Акимовна добродушно улыбается.
— Пашку беру к себе на квартиру. С Гурьянычем договорилась, — торжественно заявляет она. — Ему от нас ближе в школу ходить, да и как будто сродни мне стал этот бесёнок. Вместе ждать будем вас. Когда вернётесь?
— Не знаю, Акимовна, наша жизнь, разведчиков, полна всяких неожиданностей. Может, больше и не встретимся. А за Пашку я рад, что он будет жить у вас. Вы, Акимовна, добрый человек, проследите по-матерински за ним.
Подъехала машина.
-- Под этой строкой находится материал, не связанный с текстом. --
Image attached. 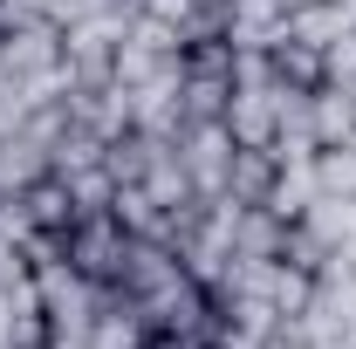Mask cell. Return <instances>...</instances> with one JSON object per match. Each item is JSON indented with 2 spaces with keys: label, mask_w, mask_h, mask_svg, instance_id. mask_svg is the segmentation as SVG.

Мы прощаемся.
Над землёю рассвет. Орут пробудившиеся петухи, в отдалении лают собаки. Столбы дыма встают над посёлком.
Я заезжаю за Василием Николаевичем. Меня радует мысль, что мы с ним надолго покидаем жилые места. Наш дом, наш очаг, наши мечты уже там, в далёкой тайге, у снежных вершин, на звериных тропах, куда мы давно стремимся. Наконец-то расстанемся с оседлой жизнью, чтобы надолго стать лесными кочевниками, полностью отдаться работе, приключениям, неудачам и успехам, всегда сопутствующим работе геодезистов. И в моём воображении возникают картины предстоящих таёжных походов, борьбы с дикой природой, новых открытий.
Но пройдут дни, недели, месяцы, и нас снова, может, с ещё большей силой, потянет из безлюдных пустырей обратно к родному очагу, к друзьям, к людям, и всё то, что мы сейчас спешим покинуть, покажется самым желанным, дорогим, необходимым.
На аэродроме уже собрались провожающие. Но среди присутствующих нет Пашки. Обидно. Хотелось на прощанье крепко обнять этого хорошего, полюбившегося мне паренька, сказать ему много тёплых слов. Вот когда я почувствовал, как он близок и дорог мне, этот маленький наследник деда Гурьяныча — будущий хранитель родной земли.
Гудят моторы. Машина выруливает на дорожку. Короткая передышка — и мы покидаем эту землю, посёлок, деда смолокура Гурьяныча, Пашку с их радостями и надеждами…
Я прошу командира самолёта не торопиться набирать высоту. Летим над знакомым бором. Где-то впереди, в густом сосняке, таится избушка Марфы. Уже узнаю лысые холмы, пересечённые Ясненским трактом поляны. Ещё какая-то доля минуты и… Что это? Ни зимовья, ни сарая… На том месте, где они стояли, лежит угольно-чёрное пятно да дымящиеся головешки.
— Значит, не пережила Марфа гибели Борьки, не простила, — сказал Василий Николаевич, отрываясь от окна самолёта.